Integrability conditions between the first and second Cosserat deformation tensor in geometrically nonlinear micropolar models and existence of minimizers

TL;DR

This paper extends integrability conditions linking the first and second Cosserat deformation tensors in nonlinear micropolar models, introduces a new energy formulation, and proves the existence of minimizers under weak assumptions.

Contribution

It provides a novel connection between the first and second Cosserat deformation tensors and establishes existence results for minimizers in a new nonlinear Cosserat energy model.

Findings

Derived integrability conditions for non-symmetric deformation tensors.

Showed that the first and second Cosserat tensors cannot be prescribed independently.

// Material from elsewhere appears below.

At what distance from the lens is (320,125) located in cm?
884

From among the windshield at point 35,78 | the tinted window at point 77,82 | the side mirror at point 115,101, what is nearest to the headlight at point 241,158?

Proved existence of minimizers under weak constitutive assumptions.

Abstract

In this note we extend integrability conditions for the symmetric stretch tensor $U$ in the polar decomposition of the deformation gradient $\nabla\varphi=F=R\,U$ to the non-symmetric case. In doing so we recover integrability conditions for the first Cosserat deformation tensor. Let $F=\bar R\,\bar U$ with $\bar R:\Omega\subset\mathbb{R}^3\longrightarrow\mathrm{SO}(3)$ and $\bar U:\Omega\subset\mathbb{R}^3\longrightarrow \mathrm{GL}(3)$. Then $\mathfrak{K}:={\bar R}^T\mathrm{Grad}\,{\bar R}=\mathrm{Anti}\Big( \frac{1}{\mathrm{det} \bar U}\Big[\bar U(\mathrm{Curl} \bar U)^T-\frac{1}{2} \mathrm{tr}(\bar U(\mathrm{Curl} \bar U)^T) 1\!\!1 \Big]\bar U\Big),$ giving a connection between the first Cosserat deformation tensor $\bar U$ and the second Cosserat tensor ${\mathfrak{K}}$. (Here, Anti denotes an isomorphism between $\mathbb{R}^{3\times 3}$ and $\mathfrak{So}(3):=\{\,\mathfrak{A}\in\mathbb{R}^{3\times 3\times 3}\,|\,\mathfrak{A}.u\in\mathfrak{so}(3)\;\forall u\in \mathbb{R}^3\}$.) The formula shows that it is not possible to prescribe $\bar U$ and $\mathfrak{K}$ independent from each other. We also propose a new energy formulation of geometrically nonlinear Cosserat models which completely separate the effects of nonsymmetric straining and curvature. For very weak constitutive assumptions (no direct boundary condition on rotations, zero Cosserat couple modulus, quadratic curvature energy) we show existence of minimizers in Sobolev-spaces.